# Bereitgestellter Text
■ ■ ■ ■ ■ ■ ■
Auf den ersten Blick ein Aufreger, auf den zweiten nicht mehr, auf den dritten vielleicht schon: Auf Instagram veröffentlicht Leib Immobilien ein Mietangebot vor dem Bild des GE Colibrium Additive, bis Anfang Mai noch GE Additive. Schnell wird klar, das Unternehmen will nicht seinen gesamten Gebäude-Komplex vermieten. Nicht zuletzt durch Desksharing seien Flächen frei geworden, so der Sprecher. Das wolle man nutzen. Doch laut Angaben von Gewerkschaften könnte die Teilvermietung auch andere Gründe habe: Das Unternehmen habe scheinbar einige Herausforderungen zu stemmen.
Doch zuerst zur Vermietung: „Bei dem von Leib Immobilien erstellten Inserat handelt es sich um ein Vermietungs-Angebot von Teilflächen, die wir in unserem Gewerbekomplex zur Untermiete anbieten“, sagt ein Unternehmenssprecher auf Nachfrage dieser Redaktion.
„Aufgrund der Lage unseres modernen Campus wurden wir oft gebeten, Büroflächen unterzuvermieten. Inzwischen sind wir offen dafür, die Untervermietung von Büroflächen in unserem Verwaltungsgebäude ebenso wie Produktionsflächen an geeignete Organisationen in Betracht zu ziehen und Innovation und Wachstum in Oberfranken zu fördern.“
Höhere Auslastung
„Hintergrund ist, dass wir auf unserem Campus das Prinzip des Desk-Sharing haben: Somit planen wir durch die Untervermietung eine höhere Auslastung der Gebäudekapazitäten und fördern zusätzlich eine noch engere Zusammenarbeit unserer Kolleginnen und Kollegen in unserem Verwaltungsgebäude“, erklärt der Pressesprecher von Colibrium Additive auf Anfrage.

Jüngst gab es eine Änderung. GE Additve hat einen neuen Namen: „Durch ein strategisch geplantes Rebranding (neu: Colibrium Additive, a GE Aerospace company, vormals GE Additive) integriert sich das Unternehmen seit Anfang Mai in die ebenfalls neu geschaffene Markenarchitektur des Mutterkonzerns GE Aerospace“, so der Pressesprecher. Colibrium Additive verspricht sich hierdurch neue Marketingchancen für bereits bestehende sowie neue Geschäftsfelder. Etwas prägnanter fallen die Antworten zu anderen Fragen aus: „Unsere Muttergesellschaft veröffentlicht oder erörtert keine spezifischen Geschäftsergebnisse ihrer einzelnen Unternehmenseinheiten.“
Heinz Gärtner, der Vorsitzende des Kreisverbands des Deutschen Gewerkschaftsbunds (DGB), blickt seinerseits mit Sorge auf die Entwicklungen bei GE Colibrium Additive, einst Concept Laser. Das, was er aus gut informierten Kreisen hört, lässt ihn aufhorchen und nichts Gutes vermuten. „Vor allem die gravierend gesunkenen Umsätze, die millionenschweren Verluste, die hohe Fluktuation bei den Mitarbeitern und die hohe Unzufriedenheit“ bereiten ihm Kopfzerbrechen.
■ ■ ■ ■ ■ ■ ■
# Arbeitsauftrag a
Gib sämtliche Zeilen der nachstehenden Auflistung genau wieder, lass die Bilder dabei aber weg.
■ ■ ■ ■ ■ ■ ■
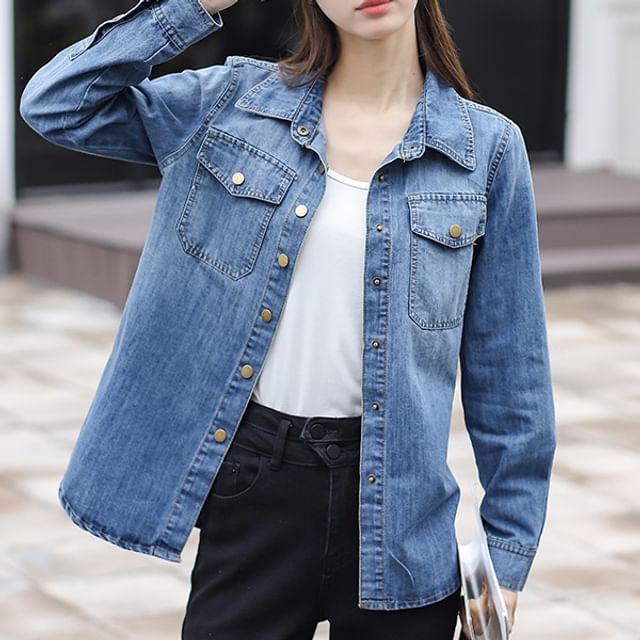 Dragan Pulse-Washed Button-Up Denim Shirt Jacket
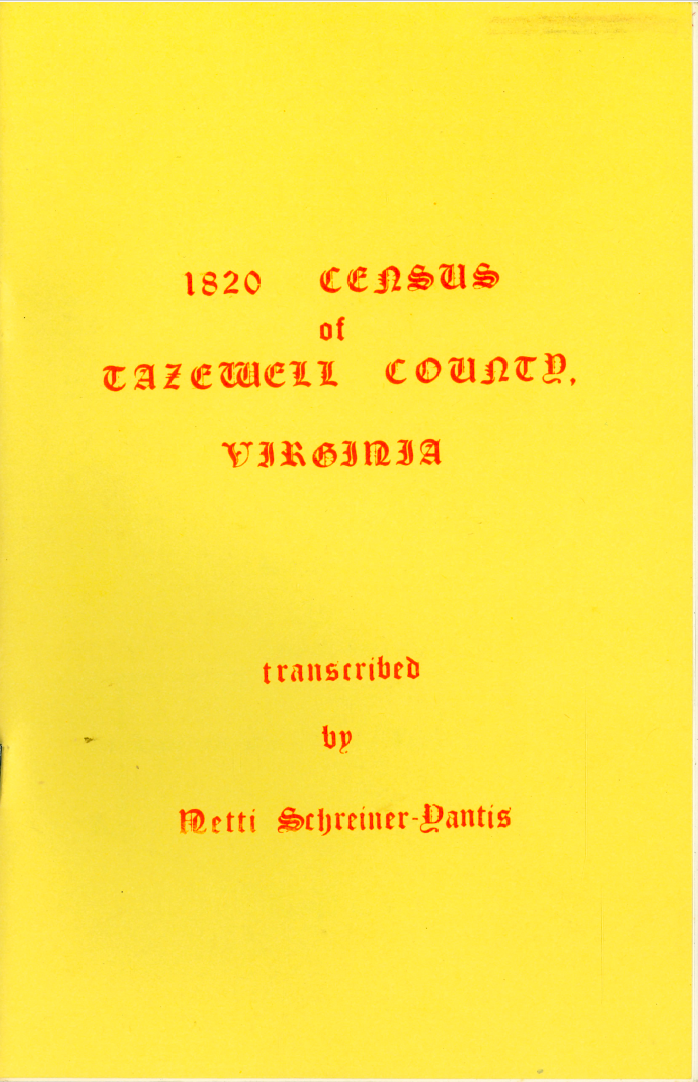 1820 Tazewell County Virginia Census Records - Historical Genealogy Research & Family History Documents for Ancestry Research, Perfect for Historians and Genealogists
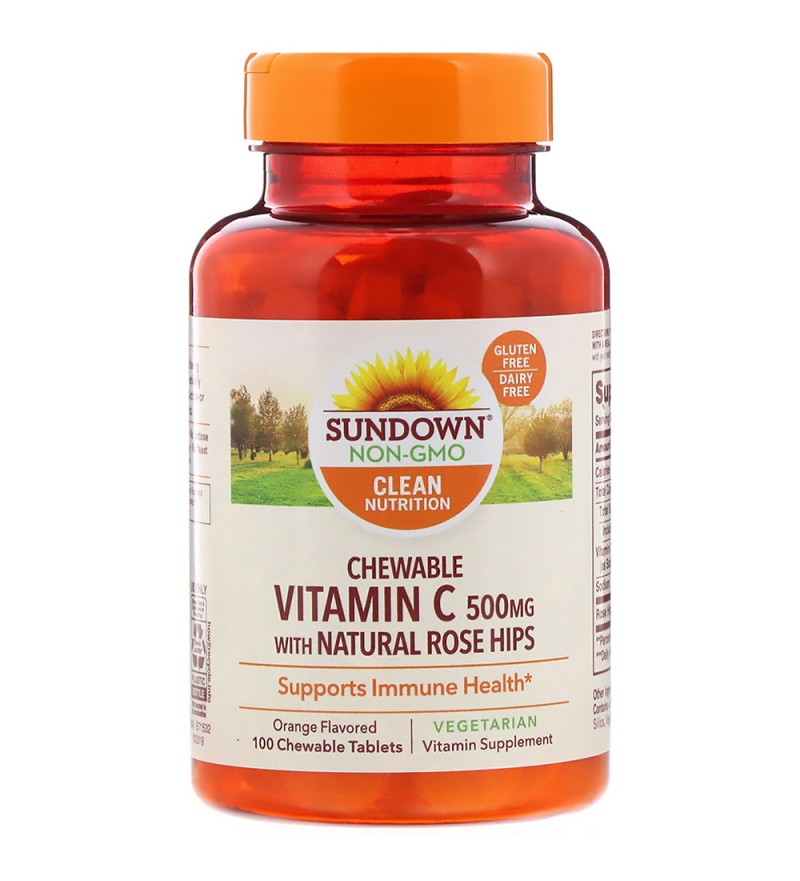 Suplemento Sundown Naturals Vitamin C 500mg With Natural Rose Hips - 100 Comprimidos (0552)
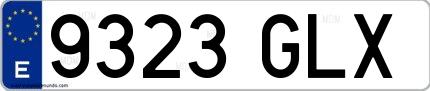 Ejemplo de matrícula española 9323 GLX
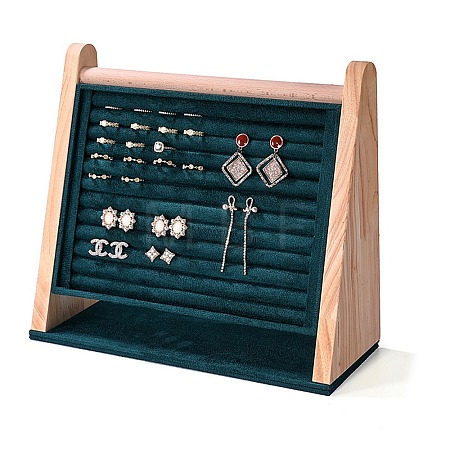 Multi Slot Velvet Slant Back Ring Organizer Stands PW-WG39446-05-1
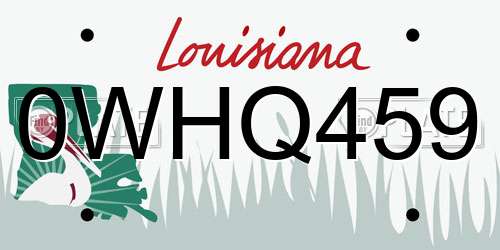 0WHQ459 Louisiana License Plate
■ ■ ■ ■ ■ ■ ■
# Arbeitsauftrag b
Schreib aus dem Text über Colibrium Additive den Abschnitt von „Auf den ersten“ bis einschließlich „Herausforderungen zu stemmen.“ wörtlich ab.

# Antwortbereich a
 Dragan Pulse-Washed Button-Up Denim Shirt Jacket
 1820 Tazewell County Virginia Census Records - Historical Genealogy Research & Family History Documents for Ancestry Research, Perfect for Historians and Genealogists
 Suplemento Sundown Naturals Vitamin C 500mg With Natural Rose Hips - 100 Comprimidos (0552)
 Ejemplo de matrícula española 9323 GLX
 Multi Slot Velvet Slant Back Ring Organizer Stands PW-WG39446-05-1
 0WHQ459 Louisiana License Plate

# Antwortbereich b
Auf den ersten Blick ein Aufreger, auf den zweiten nicht mehr, auf den dritten vielleicht schon: Auf Instagram veröffentlicht Leib Immobilien ein Mietangebot vor dem Bild des GE Colibrium Additive, bis Anfang Mai noch GE Additive. Schnell wird klar, das Unternehmen will nicht seinen gesamten Gebäude-Komplex vermieten. Nicht zuletzt durch Desksharing seien Flächen frei geworden, so der Sprecher. Das wolle man nutzen. Doch laut Angaben von Gewerkschaften könnte die Teilvermietung auch andere Gründe habe: Das Unternehmen habe scheinbar einige Herausforderungen zu stemmen.